© JUNGE FREIHEIT Verlag GmbH & Co.  www.jungefreiheit.de  50/11 / 09. Dezember 2011

Der Hammer schlägt
Stefan von Kotzes Feminismuskritik
Bernhard Knapstein

Frauen feuern heute in Uniform auf den Feind oder in Zivil ihre Mitarbeiter. Der Regierungs-chef der Bundesrepublik ist eine Frau und ihre wichtigsten Ratgeber sind gleichfalls Frauen. Die Topmanagerin, die eine Schar von Männern in den wirtschaftlichen Wettbewerbskampf auf die freien Märkte führt, sie ist schon lange keine Seltenheit mehr.

Die Frau von heute ist – wenn sie selbst es will – sexy, erfolgreich und dem Mann auf subtilem Wege auch überlegen. Unterm Strich: Die selbstbestimmte Frau von heute ist ein großer Kollateralerfolg des 68er-Kulturkampfes. Ein Kampf, der bereits im 19. Jahrhundert mit der Selbstorganisation der Frau in Frauenclubs sichtbare Vorläufer hatte. Einen Einblick aus Mannesaugen in die Frauenbewegung um die vorletzte Jahrhundertwende gibt ein literarisches Kleinod.

_Erfasste Daten_
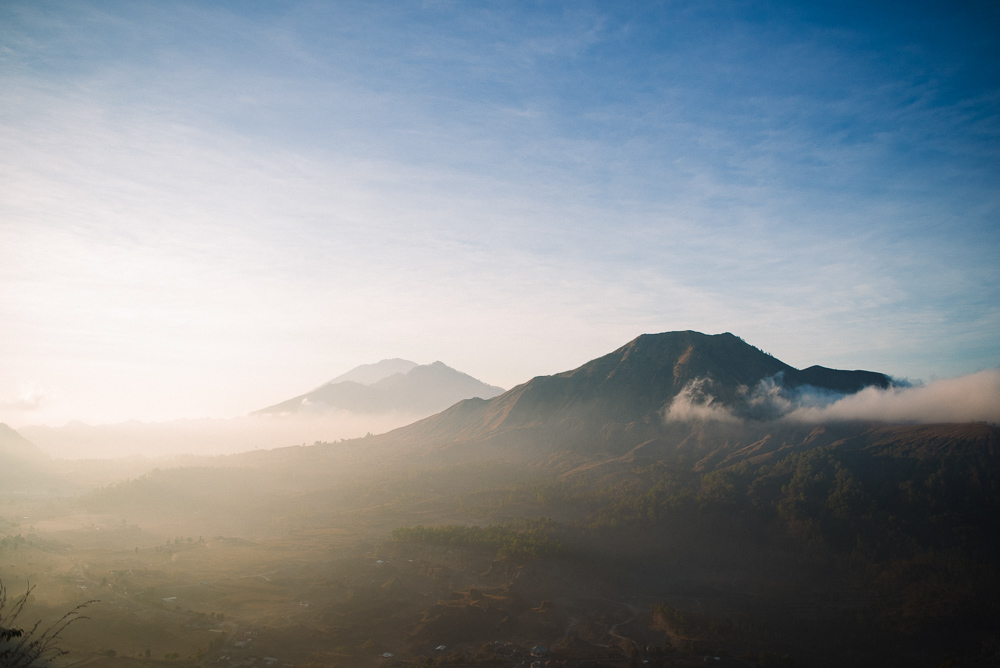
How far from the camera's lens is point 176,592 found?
55.9 m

_Ziel_
Wie lautet der Satz „Die Frau von heute ist – wenn sie selbst es will – sexy, erfolgreich und dem Mann auf subtilem Wege auch überlegen.“ aus dem Dokumenttext auf Englisch?

_Lösung_
Today's woman is – if she herself wants to be – sexy, successful, and also subtly superior to men.